During last year's Tour de France, there were no positive doping tests.
It seemed quite a feat after three straight years when drugs cheats marred cycling's main event, and the long, long history of doping in the sport overall.
But for those who might think that's a sign the sport is turning a corner, consider this: several weeks afterwards, at a race for budding cycling stars, no positive doping tests turned up, either - until customs officials raided a Ukrainian team bus, seized doping gear, and investigators later wrested admissions of blood doping and use of endurance booster EPO during the event.
With the 2010 Tour to begin overnight in Rotterdam, cycling bosses will be holding their breath in hope the race will be clean and not just in appearance.
While anti-doping crusaders have a stronger arsenal thanks to the biological passport programme, enhanced tests and tougher laws, it's still not clear they are getting an upper hand.
The list of riders caught in doping scandals over the past decade reads like a Who's Who of cycling. The biggest star, Lance Armstrong, has faced suspicion throughout his career but always insisted he is clean.
The president of cycling's world governing body, UCI, estimates there will be between 400 and 600 doping controls during the three-week cycling showcase.
"Is it going to be a clean race? I couldn't tell you," UCI chief Pat McQuaid said. "There are three weeks to go and there are 200 riders every day and we don't know who might take the risk."
Two former big-name riders who had been banned over doping are back - Italy's Ivan Basso and Alexandre Vinokourov of Kazakhstan. They could come in for special attention.
"I think you could say that those guys are going to be under a microscope, aren't they?" World Anti-Doping Agency (WADA) director-general David Howman, said from Montreal.
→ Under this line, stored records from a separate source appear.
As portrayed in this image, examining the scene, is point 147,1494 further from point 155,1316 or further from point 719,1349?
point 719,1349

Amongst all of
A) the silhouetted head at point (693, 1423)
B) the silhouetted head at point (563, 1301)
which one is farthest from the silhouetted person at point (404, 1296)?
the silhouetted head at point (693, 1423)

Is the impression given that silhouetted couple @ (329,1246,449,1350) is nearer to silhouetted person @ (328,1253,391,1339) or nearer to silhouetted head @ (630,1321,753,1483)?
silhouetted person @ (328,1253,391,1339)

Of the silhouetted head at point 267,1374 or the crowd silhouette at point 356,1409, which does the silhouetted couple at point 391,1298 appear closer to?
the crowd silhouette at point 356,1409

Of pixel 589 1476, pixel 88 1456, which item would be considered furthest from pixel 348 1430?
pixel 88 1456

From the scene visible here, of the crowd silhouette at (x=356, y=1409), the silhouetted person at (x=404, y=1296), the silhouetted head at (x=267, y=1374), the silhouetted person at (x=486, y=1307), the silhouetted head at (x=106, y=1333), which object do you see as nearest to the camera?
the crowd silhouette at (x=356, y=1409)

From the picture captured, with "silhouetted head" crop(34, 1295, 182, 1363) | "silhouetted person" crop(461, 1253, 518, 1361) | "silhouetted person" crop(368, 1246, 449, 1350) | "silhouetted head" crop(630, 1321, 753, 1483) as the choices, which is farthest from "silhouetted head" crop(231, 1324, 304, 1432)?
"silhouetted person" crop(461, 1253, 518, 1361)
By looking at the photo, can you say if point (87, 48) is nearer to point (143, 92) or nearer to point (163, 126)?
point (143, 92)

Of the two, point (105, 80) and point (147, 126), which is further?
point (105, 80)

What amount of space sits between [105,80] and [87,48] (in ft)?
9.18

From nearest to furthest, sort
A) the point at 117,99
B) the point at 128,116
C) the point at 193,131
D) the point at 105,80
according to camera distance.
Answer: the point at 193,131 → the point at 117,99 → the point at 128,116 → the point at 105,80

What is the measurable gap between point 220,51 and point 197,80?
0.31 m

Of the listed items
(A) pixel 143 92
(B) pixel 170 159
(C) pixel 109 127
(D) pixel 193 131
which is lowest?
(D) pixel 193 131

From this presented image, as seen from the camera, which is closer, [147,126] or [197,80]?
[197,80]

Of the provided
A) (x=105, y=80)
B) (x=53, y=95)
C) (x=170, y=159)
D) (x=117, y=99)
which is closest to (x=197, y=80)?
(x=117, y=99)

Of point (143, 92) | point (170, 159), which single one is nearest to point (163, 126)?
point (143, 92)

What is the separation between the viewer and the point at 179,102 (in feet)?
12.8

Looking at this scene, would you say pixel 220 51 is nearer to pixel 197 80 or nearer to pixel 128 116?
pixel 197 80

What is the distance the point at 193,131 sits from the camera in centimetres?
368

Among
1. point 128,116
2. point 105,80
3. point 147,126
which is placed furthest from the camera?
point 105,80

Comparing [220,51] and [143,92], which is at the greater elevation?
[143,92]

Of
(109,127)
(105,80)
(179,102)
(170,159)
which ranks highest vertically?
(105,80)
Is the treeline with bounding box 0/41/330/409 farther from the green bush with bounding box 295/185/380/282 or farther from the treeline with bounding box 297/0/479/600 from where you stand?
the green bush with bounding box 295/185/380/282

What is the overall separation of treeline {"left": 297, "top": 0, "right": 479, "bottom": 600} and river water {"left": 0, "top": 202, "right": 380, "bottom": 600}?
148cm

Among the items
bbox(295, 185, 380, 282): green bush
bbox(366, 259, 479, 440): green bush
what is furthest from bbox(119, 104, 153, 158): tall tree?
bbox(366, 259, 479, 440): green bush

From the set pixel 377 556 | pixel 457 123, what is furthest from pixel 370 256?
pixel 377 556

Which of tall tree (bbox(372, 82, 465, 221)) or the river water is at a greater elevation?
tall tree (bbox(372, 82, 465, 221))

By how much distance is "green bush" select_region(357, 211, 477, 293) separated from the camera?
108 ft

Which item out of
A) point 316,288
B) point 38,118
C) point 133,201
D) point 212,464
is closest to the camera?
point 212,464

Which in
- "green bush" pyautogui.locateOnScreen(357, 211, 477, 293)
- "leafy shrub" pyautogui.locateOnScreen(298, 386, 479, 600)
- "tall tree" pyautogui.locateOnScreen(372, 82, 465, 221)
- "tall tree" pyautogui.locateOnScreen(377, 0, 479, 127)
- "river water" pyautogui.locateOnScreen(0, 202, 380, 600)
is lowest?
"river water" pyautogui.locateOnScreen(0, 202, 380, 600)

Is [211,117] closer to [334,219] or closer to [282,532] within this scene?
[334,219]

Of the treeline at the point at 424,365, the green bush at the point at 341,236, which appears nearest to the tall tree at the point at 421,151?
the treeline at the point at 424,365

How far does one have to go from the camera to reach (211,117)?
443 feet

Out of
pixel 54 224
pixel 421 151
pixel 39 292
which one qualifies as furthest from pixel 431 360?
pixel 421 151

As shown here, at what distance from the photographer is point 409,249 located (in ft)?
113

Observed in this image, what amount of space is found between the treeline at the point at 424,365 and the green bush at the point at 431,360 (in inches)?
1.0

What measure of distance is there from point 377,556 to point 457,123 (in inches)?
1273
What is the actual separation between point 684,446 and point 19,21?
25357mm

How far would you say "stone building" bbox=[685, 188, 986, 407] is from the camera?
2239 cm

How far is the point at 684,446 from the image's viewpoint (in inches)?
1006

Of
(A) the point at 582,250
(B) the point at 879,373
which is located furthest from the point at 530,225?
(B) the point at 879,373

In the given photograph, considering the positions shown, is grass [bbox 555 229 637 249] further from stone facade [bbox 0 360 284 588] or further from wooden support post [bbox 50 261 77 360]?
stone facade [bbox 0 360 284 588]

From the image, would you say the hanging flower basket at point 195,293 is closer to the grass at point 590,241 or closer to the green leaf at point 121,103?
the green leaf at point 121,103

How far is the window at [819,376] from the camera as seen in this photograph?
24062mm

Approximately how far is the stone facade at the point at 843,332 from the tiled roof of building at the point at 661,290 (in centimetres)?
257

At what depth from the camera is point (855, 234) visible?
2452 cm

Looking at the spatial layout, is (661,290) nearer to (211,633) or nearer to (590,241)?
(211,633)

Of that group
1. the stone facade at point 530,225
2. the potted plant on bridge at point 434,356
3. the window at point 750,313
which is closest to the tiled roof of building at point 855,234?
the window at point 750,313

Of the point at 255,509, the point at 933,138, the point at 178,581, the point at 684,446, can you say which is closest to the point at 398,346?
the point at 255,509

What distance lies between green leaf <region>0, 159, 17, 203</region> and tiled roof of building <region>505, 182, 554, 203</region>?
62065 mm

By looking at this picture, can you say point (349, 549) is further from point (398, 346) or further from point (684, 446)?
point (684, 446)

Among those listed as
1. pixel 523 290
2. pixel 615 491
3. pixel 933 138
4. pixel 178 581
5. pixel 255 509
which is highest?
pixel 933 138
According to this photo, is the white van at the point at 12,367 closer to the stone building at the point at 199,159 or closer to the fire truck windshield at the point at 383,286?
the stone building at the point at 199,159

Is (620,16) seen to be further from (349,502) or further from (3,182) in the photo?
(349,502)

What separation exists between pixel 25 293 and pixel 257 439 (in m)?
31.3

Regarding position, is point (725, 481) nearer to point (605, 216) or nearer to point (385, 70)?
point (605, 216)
The New Zealander noted the UCI will be responsible for the tests.
The ultimate question is: Are the cheaters getting caught and weeded out, or are they just clever enough to evade the controls by using techniques like micro-dosing their use of banned products, in such a way as to slip under the anti-doping radar?
France's anti-doping agency (AFLD) accused the UCI of lax controls last year, sparking a new, bitter feud between the two sides - and ending their cooperation on anti-doping.
Because of that squabble, this year WADA will fill the void left by the French agency and deploy six "independent observers" to keep tabs on the UCI's doping controls.
WADA says the French anti-doping agency is good. The samples will be tested in Lausanne, Switzerland - not AFLD's national lab in Chatenay-Malabry outside Paris.
The only positive test to impact last year's race involved Spanish rider Mikel Astarloza. He tested positive for endurance-booster EPO in an out-of-competition control eight days before the Tour began. But word of his positive emerged only after the race was finished and he had won the 16th stage. Other doping cheats are still undetected.
Take last year's Tour de l'Avenir, a race in France for under-23 riders, where no positive tests turned up. But customs officials searched the Ukraine team bus and found syringes with blood on them and Actovegin - an oxygen carrier that can also mask drug use, French prosecutors said.
Three team members were charged with possession and use of doping products, and under investigators' questioning, two admitted to blood doping and using EPO.
Howman said the passport programme was in its infancy. "We're learning how it can be properly monitored, used and expanded. It's not the ultimate panacea, it's another weapon and it could be a very useful one."
Armstrong, riding in his last Tour, has been in the crosshairs about doping. US prosecutors are looking into claims by former team-mate Floyd Landis that the seven-time Tour de France champion was involved in doping.
In 2006, Operation Puerto forced stars like Basso and Jan Ullrich to miss the start, and race winner Landis was stripped of his title for doping. Vinokourov was kicked out a year later for blood doping. In 2008, six riders were caught.
Howman said no rider was totally above suspicion.
Asked about Armstrong's repeated insistence over his career that he was the world's most-tested athlete, Howman replied: "So was Marion Jones."
Meanwhile, Armstrong says don't expect him to win the first leg of his last ride in the Tour.